Antonia was in battle mood, and Gillian gave her battle. They confronted each other not unlike a pair of splendid boys, the one erect with her back to the peacock window-curtains, hands clasped behind her, her head, a red-brown oval, slewed defiantly upwards; while the other rested her arms and chin along the back of a precariously tilted chair, which she vehemently bumped forward again to safety at the alliterative peroration of Antonia’s speech.

“Propagandists and pioneers—no! By heaven, you’re unjust!—do you suppose we’re out to be as intolerant of the Merely Married, as they have hitherto been of us? Look here—I loathe theoretical talk—I just claim a right to do what my own circumstances dictate, without being preached at and interfered with. There’s no such thing as Gillian & Co.—if I and my like are accidentally in the van of progress, we advance separately, each to her own peril. And if we’re only freaks and exceptions, lawbreakers and wantons—then again, each to her own peril. But what I do resent, savagely, is that Theo and I can’t have a child, without raising a stinging pestering swarm of minor considerations—servants, landladies, schoolmistresses, tradesmen—once there’s a family there’s got to be a permanent home, and that translates into all this sordid beastliness of prying and inspection, gossiping and blackmail, deceiving and finding-out, and the intolerant officialdom you’re so keen on, Antonia. And I daresay the kid would have to pay too, somehow, sometime. Well—we’re not going to give all this a chance. But I maintain that the arid Intellectuals are finer, truer stuff than the Herd, because they don’t bother the Herd, and the Herd will never stop bothering us. Never. They’re bothering now because Theo has a wife living. It doesn’t matter to them that I’m doing far better work and he’s a far better man, because we live together. The mind of the Herd can’t stretch to individual demand. It can’t be tender or intuitive—it just fusses. So—yes—call me a pioneer if you like; not of any glucose Movement to link people together for a common cause and so forth—there’s too much of that—but for the right to unlink oneself and to unlink one’s thoughts from other people’s thoughts—the right of detachment.”

“Oh dear!” exclaimed Zoe. “Isn’t it funny, how people who used to just talk, ever since the war have talked as though they were making speeches?”

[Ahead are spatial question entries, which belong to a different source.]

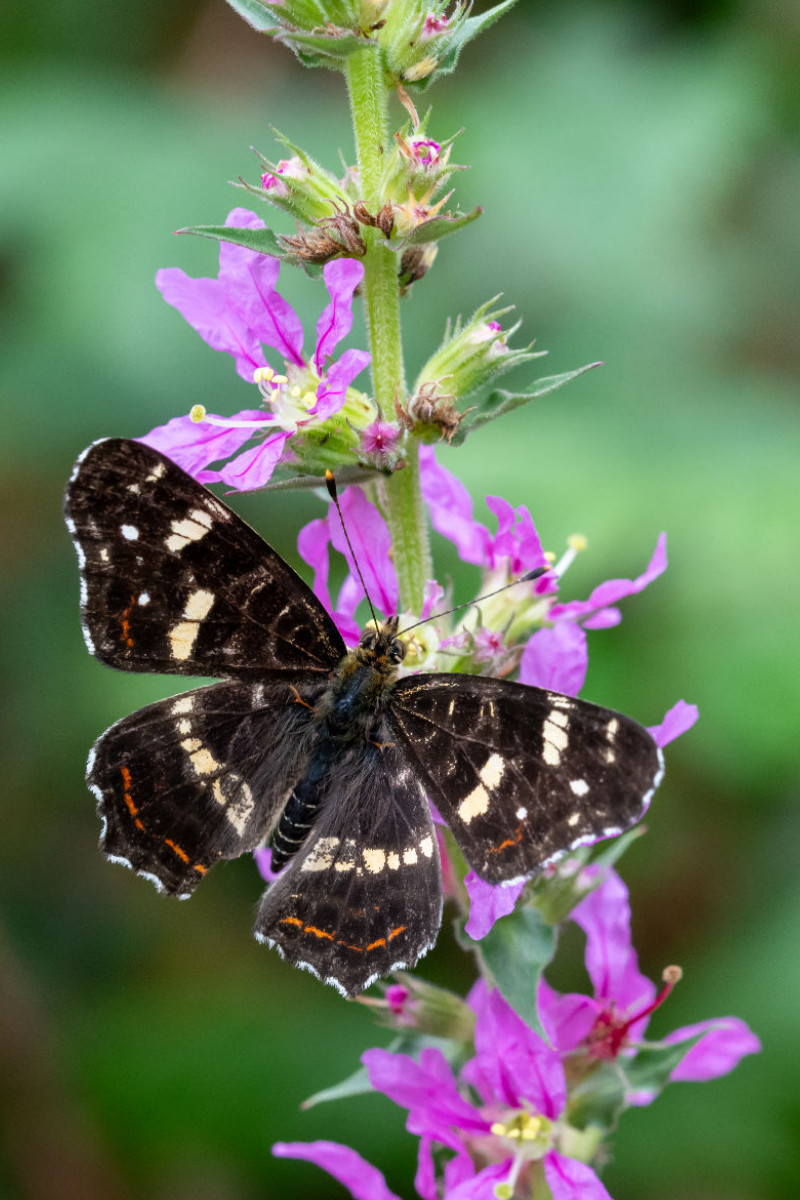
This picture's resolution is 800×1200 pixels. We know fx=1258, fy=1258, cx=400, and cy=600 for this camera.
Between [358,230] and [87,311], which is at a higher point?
[87,311]

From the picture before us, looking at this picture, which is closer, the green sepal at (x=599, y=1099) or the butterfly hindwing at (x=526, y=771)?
the butterfly hindwing at (x=526, y=771)

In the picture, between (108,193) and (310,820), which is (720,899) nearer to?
(310,820)

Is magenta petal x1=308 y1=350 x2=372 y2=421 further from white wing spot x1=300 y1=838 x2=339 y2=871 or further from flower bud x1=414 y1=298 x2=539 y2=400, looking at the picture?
white wing spot x1=300 y1=838 x2=339 y2=871

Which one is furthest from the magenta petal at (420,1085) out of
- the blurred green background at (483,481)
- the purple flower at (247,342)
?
the blurred green background at (483,481)

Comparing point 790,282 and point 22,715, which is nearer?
point 22,715

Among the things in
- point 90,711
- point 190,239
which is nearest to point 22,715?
point 90,711

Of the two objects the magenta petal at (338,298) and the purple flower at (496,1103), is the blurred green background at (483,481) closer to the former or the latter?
the purple flower at (496,1103)

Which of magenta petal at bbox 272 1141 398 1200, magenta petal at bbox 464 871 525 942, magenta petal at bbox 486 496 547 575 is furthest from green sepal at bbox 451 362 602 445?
magenta petal at bbox 272 1141 398 1200
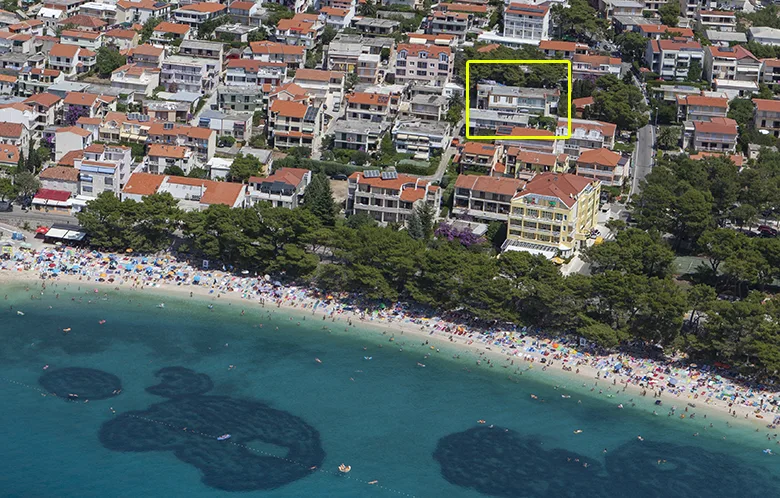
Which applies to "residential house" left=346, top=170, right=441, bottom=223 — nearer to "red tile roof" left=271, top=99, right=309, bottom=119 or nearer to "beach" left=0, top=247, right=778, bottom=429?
"beach" left=0, top=247, right=778, bottom=429

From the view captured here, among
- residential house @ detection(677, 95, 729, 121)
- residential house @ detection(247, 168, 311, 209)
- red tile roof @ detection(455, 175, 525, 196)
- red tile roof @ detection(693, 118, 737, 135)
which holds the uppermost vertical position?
residential house @ detection(677, 95, 729, 121)

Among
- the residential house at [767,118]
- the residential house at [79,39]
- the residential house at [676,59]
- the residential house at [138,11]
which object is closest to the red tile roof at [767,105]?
the residential house at [767,118]

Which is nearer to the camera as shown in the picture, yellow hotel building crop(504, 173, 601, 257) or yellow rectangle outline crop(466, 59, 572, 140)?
yellow hotel building crop(504, 173, 601, 257)

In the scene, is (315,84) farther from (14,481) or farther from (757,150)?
(14,481)

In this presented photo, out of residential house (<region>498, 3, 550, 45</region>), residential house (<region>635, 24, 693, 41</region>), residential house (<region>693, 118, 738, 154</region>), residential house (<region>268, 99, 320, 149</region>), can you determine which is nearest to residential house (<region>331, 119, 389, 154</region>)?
residential house (<region>268, 99, 320, 149</region>)

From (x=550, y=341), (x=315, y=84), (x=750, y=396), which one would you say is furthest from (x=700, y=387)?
(x=315, y=84)

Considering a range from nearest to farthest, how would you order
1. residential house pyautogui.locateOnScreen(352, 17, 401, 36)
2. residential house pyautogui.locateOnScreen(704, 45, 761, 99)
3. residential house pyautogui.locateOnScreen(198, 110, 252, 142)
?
residential house pyautogui.locateOnScreen(198, 110, 252, 142) < residential house pyautogui.locateOnScreen(704, 45, 761, 99) < residential house pyautogui.locateOnScreen(352, 17, 401, 36)

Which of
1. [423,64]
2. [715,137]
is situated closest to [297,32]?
[423,64]
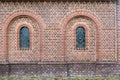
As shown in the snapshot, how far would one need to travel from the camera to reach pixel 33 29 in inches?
629

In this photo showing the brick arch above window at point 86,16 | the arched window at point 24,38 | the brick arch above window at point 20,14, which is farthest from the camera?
the arched window at point 24,38

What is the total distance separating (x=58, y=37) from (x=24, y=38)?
201cm

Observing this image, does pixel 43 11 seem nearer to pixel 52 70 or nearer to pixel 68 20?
pixel 68 20

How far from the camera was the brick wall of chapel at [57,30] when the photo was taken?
15820 mm

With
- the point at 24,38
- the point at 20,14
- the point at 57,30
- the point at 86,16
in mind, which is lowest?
the point at 24,38

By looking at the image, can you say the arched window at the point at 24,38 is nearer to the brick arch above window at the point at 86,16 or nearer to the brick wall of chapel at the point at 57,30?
the brick wall of chapel at the point at 57,30

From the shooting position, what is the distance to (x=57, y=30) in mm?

Antonia and Gillian looked guiltily at one another. “I’m afraid she’s right,” Antonia sighed. “Sorry, Zoe. As a matter of fact, it’s perfectly ridiculous to be discussing the sex problem at all, since the war. Ancient cobwebs which the great broom has still left clinging....”

Again Gillian leapt to the assault. “The ‘sex problem,’ as you call it—a horrid phrase which suggests pamphlets and tracts—has survived a million wars and even caused one or two. So there’s no earthly reason why we shouldn’t be discussing it. Here we sit in proof of my statement—five girls who are all employed on war work (good thing Winnie’s out of the room for this reckoning), who still find some difficulty in sexually disposing of themselves—I mean, in the abstract. If Deb and Nell weren’t at the canteen, and Antonia a chauffeuse, and Zoe an affliction to the War Office, and I in my laboratory spying out new diseases that resent bitterly not being allowed to keep themselves to themselves; if we were just mooching and flirting and grumbling, and prodding our emotions, people might be justified in saying we were all in an unhealthy frame of mind from lack of topical co-operation. But as it is, the war goes on, and sex goes on, quite self-reliantly. You can’t cancel one against the other. It’s false mathematics.”

“My dear Jill, you can’t state in that arbitrary fashion that war isn’t going to affect the sex problem—it’s all right, Zoe, I’m not going to speak for long; take up the ‘Tatler’ in the meanwhile!—It will affect it in every possible way: lack of men; abnormal conditions; economic liberty for girls hitherto dependent——”

“I’m wrong. Oh, I’m totally wrong!... Deb, come out of what’s left of your hair and save me! I don’t want to hear about economic conditions. The off-side is yards shorter than the other.”